From the outset, the team — led by Petr Vergara Čípa and his manager — knew that cost discipline had to be part of the migration strategy from day one. As part of the move off on-premises infrastructure, the team identified that roughly 80% of their legacy data stack was technical debt not worth carrying into the new platform.

Petr Vergara Čípa and Yuliia Tkachova presenting the case at Google Cloud Summit Czech Republic how Vodafone C.Z. worked with Masthead to achieve visibility and cost efficiency of their data environment
The Challenge
The migration came with real pressure: a tight timeline and a large scale. Early on, the team recognized that BigQuery would make up the majority of their Google Cloud spend, and they wanted to get ahead of it rather than react to it later.

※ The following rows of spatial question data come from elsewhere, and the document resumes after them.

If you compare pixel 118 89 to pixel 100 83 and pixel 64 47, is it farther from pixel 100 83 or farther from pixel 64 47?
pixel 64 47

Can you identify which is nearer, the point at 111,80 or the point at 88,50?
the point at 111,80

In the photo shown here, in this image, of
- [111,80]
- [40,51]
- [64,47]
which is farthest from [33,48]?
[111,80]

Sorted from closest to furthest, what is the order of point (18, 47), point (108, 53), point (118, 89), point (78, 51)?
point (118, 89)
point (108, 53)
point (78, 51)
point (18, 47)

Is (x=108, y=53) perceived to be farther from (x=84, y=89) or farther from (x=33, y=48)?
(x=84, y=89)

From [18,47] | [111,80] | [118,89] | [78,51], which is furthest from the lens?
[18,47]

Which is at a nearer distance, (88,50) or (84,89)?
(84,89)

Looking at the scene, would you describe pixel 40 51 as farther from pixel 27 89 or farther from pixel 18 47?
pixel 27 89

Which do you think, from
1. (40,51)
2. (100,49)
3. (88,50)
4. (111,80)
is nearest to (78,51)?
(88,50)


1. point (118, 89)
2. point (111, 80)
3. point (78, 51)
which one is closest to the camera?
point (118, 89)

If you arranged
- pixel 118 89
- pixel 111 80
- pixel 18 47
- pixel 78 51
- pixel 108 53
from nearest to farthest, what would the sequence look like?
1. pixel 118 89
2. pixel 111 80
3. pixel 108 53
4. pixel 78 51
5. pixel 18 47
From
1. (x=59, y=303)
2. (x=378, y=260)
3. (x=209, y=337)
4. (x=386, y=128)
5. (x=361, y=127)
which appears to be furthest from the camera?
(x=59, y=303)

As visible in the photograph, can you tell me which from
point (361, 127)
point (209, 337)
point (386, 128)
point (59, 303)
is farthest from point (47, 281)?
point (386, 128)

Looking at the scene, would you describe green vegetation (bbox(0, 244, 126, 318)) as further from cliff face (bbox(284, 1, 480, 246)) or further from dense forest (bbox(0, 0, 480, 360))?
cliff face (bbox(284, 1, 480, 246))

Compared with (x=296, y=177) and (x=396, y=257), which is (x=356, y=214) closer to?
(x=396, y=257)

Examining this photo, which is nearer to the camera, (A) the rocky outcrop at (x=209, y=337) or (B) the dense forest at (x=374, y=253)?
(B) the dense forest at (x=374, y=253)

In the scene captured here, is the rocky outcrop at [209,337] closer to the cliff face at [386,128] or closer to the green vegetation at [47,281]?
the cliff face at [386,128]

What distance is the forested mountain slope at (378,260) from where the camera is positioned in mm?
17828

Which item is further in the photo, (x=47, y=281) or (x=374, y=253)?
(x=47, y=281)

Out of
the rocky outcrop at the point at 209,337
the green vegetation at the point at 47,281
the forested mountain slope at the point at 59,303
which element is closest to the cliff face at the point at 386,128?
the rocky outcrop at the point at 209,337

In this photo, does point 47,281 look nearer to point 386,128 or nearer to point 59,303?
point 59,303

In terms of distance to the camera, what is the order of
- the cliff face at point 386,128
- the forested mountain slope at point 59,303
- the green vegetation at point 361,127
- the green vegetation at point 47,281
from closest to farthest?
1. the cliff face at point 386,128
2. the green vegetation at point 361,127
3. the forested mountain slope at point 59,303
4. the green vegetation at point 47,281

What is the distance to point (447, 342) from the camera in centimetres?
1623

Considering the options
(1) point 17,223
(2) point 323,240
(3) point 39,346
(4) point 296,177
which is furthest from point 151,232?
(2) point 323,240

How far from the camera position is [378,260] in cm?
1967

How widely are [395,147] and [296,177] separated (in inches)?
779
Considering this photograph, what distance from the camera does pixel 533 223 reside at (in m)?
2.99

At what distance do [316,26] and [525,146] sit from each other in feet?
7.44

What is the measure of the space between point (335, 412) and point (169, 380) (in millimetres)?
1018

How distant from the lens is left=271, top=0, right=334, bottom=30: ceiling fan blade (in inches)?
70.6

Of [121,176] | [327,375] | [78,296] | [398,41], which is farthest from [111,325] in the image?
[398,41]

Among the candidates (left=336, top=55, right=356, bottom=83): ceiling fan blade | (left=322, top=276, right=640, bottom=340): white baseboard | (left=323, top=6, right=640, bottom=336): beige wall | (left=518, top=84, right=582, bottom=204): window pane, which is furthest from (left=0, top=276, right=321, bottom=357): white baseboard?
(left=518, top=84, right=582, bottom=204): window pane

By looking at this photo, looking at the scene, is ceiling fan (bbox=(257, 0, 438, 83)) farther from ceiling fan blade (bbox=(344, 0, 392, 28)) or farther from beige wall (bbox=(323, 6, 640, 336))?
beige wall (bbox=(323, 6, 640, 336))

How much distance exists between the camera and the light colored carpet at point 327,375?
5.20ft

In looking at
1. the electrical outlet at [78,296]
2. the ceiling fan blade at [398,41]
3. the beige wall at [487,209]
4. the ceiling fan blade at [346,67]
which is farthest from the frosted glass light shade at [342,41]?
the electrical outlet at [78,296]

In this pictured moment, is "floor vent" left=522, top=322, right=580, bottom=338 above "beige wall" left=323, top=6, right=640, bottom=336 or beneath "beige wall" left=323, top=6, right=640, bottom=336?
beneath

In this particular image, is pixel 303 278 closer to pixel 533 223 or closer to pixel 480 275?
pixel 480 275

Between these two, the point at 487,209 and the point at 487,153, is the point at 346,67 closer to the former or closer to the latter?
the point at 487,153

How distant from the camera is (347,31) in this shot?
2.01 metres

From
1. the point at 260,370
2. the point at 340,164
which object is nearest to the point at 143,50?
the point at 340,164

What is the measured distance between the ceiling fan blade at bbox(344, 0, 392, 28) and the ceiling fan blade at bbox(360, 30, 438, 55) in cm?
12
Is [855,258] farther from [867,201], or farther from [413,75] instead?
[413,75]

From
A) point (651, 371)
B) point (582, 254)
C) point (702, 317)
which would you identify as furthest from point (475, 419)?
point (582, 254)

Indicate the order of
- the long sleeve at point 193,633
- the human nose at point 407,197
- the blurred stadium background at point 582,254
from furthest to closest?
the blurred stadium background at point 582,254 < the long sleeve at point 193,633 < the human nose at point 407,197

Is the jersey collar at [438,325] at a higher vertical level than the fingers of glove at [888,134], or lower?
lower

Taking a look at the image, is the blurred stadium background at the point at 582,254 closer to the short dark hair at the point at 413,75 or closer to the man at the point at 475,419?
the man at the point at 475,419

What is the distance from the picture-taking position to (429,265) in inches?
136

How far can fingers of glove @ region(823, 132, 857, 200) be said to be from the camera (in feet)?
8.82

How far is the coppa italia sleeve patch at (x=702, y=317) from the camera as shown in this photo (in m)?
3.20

That wasn't simple. The team didn't yet have deep in-house expertise in optimizing BigQuery workloads, and cost wasn't the only constraint — they also had to meet business requirements around data delivery times and job duration. Compounding the difficulty, BigQuery usage during the migration was spread across more than 50 GCP projects, making it hard to get a consistent view of cost or performance.
On top of the scale itself, the team was navigating unfamiliar compute and billing models, along with the operational disruption that comes with any large migration — all while being expected to bring costs under control. BigQuery's per-job, incremental cost structure made it especially difficult to identify which levers would actually move the needle on spend.

Tomasz Czarnecki, Data Analytics AI Product Specialist at Google Cloud announcing Yuliia’s talk: How to run BigQuery as a product
The Solution
When Vodafone CZ's team met Masthead, the value was immediately clear: full visibility across multiple BigQuery instances, with cost broken down by environment, pipeline, and model. For a team working across a distributed, fragmented environment, that level of granularity — and control — was exactly what had been missing.
Vodafone CZ deployed Masthead in 20 minutes via a single Terraform script. Within a few hours, the team had actionable insight in the Masthead UI, surfacing their major cost centers and concrete opportunities to optimize spend by right-sizing compute reservations to actual workloads.
From there, Masthead simulated workload patterns and recommended the optimal combination of pipelines and reservation sizes — balanced against the performance requirements each workload actually needed.
The Results
Vodafone CZ saw a 30% reduction in BigQuery compute costs on day one of optimization. The team was able to verify the savings directly and hit their cost targets without compromise.
Just as important: workload performance didn't degrade. Using Masthead's reservation strategy, the team added capacity where workloads needed it while reducing cost elsewhere — matching reservation size precisely to each workload's actual demand.